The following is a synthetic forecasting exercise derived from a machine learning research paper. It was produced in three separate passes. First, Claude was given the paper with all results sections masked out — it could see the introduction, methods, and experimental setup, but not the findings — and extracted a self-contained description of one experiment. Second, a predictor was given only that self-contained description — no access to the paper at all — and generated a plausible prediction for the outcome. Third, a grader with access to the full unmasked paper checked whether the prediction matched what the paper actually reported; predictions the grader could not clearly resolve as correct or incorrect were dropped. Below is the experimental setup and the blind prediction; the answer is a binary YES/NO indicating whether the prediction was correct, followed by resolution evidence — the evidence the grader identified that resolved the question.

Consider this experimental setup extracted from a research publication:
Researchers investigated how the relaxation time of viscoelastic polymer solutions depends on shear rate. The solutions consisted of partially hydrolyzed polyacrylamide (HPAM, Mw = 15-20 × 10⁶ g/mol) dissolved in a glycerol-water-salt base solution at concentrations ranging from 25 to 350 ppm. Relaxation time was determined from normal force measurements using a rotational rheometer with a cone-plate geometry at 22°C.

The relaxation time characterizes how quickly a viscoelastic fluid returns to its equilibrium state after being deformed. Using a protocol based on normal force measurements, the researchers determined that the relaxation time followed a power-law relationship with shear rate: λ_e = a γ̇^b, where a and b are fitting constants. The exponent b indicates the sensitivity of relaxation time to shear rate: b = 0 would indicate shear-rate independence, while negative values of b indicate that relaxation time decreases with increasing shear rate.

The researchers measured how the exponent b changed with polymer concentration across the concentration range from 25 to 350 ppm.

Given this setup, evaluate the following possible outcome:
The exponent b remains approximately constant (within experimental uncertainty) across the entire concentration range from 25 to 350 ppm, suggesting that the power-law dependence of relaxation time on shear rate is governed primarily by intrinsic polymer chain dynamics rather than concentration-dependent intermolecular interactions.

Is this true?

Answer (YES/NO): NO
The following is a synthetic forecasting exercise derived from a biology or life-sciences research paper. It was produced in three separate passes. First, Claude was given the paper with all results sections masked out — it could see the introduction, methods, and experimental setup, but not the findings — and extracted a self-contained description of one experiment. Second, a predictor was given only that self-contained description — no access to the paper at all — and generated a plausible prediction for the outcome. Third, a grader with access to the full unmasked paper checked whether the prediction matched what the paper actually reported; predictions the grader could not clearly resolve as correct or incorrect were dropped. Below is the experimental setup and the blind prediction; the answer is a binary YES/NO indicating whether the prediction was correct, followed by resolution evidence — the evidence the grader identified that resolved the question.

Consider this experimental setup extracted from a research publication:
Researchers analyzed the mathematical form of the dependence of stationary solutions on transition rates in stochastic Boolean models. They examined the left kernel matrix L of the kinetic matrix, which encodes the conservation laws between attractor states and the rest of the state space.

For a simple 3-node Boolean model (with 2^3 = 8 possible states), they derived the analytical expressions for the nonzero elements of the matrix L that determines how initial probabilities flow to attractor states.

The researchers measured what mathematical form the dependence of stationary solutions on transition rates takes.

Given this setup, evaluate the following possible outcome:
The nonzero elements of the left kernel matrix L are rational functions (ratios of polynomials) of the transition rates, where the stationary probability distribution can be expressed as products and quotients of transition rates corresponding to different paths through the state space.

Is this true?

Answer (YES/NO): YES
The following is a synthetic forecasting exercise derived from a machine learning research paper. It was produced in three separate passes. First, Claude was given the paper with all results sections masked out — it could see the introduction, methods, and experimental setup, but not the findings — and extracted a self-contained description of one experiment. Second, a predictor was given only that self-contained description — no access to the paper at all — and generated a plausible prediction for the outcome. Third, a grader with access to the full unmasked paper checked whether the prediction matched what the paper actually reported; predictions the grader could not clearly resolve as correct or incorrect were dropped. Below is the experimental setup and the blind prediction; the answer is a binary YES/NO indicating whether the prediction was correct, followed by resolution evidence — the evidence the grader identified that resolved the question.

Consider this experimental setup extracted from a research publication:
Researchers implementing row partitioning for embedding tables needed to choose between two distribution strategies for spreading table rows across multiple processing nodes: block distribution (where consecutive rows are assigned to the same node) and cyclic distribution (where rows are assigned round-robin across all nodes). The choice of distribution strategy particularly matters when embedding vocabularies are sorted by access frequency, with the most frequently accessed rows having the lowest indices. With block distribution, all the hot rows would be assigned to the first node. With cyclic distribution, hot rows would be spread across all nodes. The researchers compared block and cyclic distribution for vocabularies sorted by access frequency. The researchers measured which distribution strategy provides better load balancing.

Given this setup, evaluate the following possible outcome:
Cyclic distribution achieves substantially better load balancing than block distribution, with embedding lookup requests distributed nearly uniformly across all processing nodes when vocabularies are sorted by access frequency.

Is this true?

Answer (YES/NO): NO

################

▶ Task item: The full listing above needs to be retyped exactly.

▶ Your response:
The following is a synthetic forecasting exercise derived from a machine learning research paper. It was produced in three separate passes. First, Claude was given the paper with all results sections masked out — it could see the introduction, methods, and experimental setup, but not the findings — and extracted a self-contained description of one experiment. Second, a predictor was given only that self-contained description — no access to the paper at all — and generated a plausible prediction for the outcome. Third, a grader with access to the full unmasked paper checked whether the prediction matched what the paper actually reported; predictions the grader could not clearly resolve as correct or incorrect were dropped. Below is the experimental setup and the blind prediction; the answer is a binary YES/NO indicating whether the prediction was correct, followed by resolution evidence — the evidence the grader identified that resolved the question.

Consider this experimental setup extracted from a research publication:
Researchers investigated how the relaxation time of viscoelastic polymer solutions depends on shear rate. The solutions consisted of partially hydrolyzed polyacrylamide (HPAM, Mw = 15-20 × 10⁶ g/mol) dissolved in a glycerol-water-salt base solution at concentrations ranging from 25 to 350 ppm. Relaxation time was determined from normal force measurements using a rotational rheometer with a cone-plate geometry at 22°C.

The relaxation time characterizes how quickly a viscoelastic fluid returns to its equilibrium state after being deformed. Using a protocol based on normal force measurements, the researchers determined that the relaxation time followed a power-law relationship with shear rate: λ_e = a γ̇^b, where a and b are fitting constants. The exponent b indicates the sensitivity of relaxation time to shear rate: b = 0 would indicate shear-rate independence, while negative values of b indicate that relaxation time decreases with increasing shear rate.

The researchers measured how the exponent b changed with polymer concentration across the concentration range from 25 to 350 ppm.

Given this setup, evaluate the following possible outcome:
The exponent b remains approximately constant (within experimental uncertainty) across the entire concentration range from 25 to 350 ppm, suggesting that the power-law dependence of relaxation time on shear rate is governed primarily by intrinsic polymer chain dynamics rather than concentration-dependent intermolecular interactions.

Is this true?

Answer (YES/NO): NO
The following is a synthetic forecasting exercise derived from a biology or life-sciences research paper. It was produced in three separate passes. First, Claude was given the paper with all results sections masked out — it could see the introduction, methods, and experimental setup, but not the findings — and extracted a self-contained description of one experiment. Second, a predictor was given only that self-contained description — no access to the paper at all — and generated a plausible prediction for the outcome. Third, a grader with access to the full unmasked paper checked whether the prediction matched what the paper actually reported; predictions the grader could not clearly resolve as correct or incorrect were dropped. Below is the experimental setup and the blind prediction; the answer is a binary YES/NO indicating whether the prediction was correct, followed by resolution evidence — the evidence the grader identified that resolved the question.

Consider this experimental setup extracted from a research publication:
Researchers analyzed the mathematical form of the dependence of stationary solutions on transition rates in stochastic Boolean models. They examined the left kernel matrix L of the kinetic matrix, which encodes the conservation laws between attractor states and the rest of the state space.

For a simple 3-node Boolean model (with 2^3 = 8 possible states), they derived the analytical expressions for the nonzero elements of the matrix L that determines how initial probabilities flow to attractor states.

The researchers measured what mathematical form the dependence of stationary solutions on transition rates takes.

Given this setup, evaluate the following possible outcome:
The nonzero elements of the left kernel matrix L are rational functions (ratios of polynomials) of the transition rates, where the stationary probability distribution can be expressed as products and quotients of transition rates corresponding to different paths through the state space.

Is this true?

Answer (YES/NO): YES
The following is a synthetic forecasting exercise derived from a machine learning research paper. It was produced in three separate passes. First, Claude was given the paper with all results sections masked out — it could see the introduction, methods, and experimental setup, but not the findings — and extracted a self-contained description of one experiment. Second, a predictor was given only that self-contained description — no access to the paper at all — and generated a plausible prediction for the outcome. Third, a grader with access to the full unmasked paper checked whether the prediction matched what the paper actually reported; predictions the grader could not clearly resolve as correct or incorrect were dropped. Below is the experimental setup and the blind prediction; the answer is a binary YES/NO indicating whether the prediction was correct, followed by resolution evidence — the evidence the grader identified that resolved the question.

Consider this experimental setup extracted from a research publication:
Researchers implementing row partitioning for embedding tables needed to choose between two distribution strategies for spreading table rows across multiple processing nodes: block distribution (where consecutive rows are assigned to the same node) and cyclic distribution (where rows are assigned round-robin across all nodes). The choice of distribution strategy particularly matters when embedding vocabularies are sorted by access frequency, with the most frequently accessed rows having the lowest indices. With block distribution, all the hot rows would be assigned to the first node. With cyclic distribution, hot rows would be spread across all nodes. The researchers compared block and cyclic distribution for vocabularies sorted by access frequency. The researchers measured which distribution strategy provides better load balancing.

Given this setup, evaluate the following possible outcome:
Cyclic distribution achieves substantially better load balancing than block distribution, with embedding lookup requests distributed nearly uniformly across all processing nodes when vocabularies are sorted by access frequency.

Is this true?

Answer (YES/NO): NO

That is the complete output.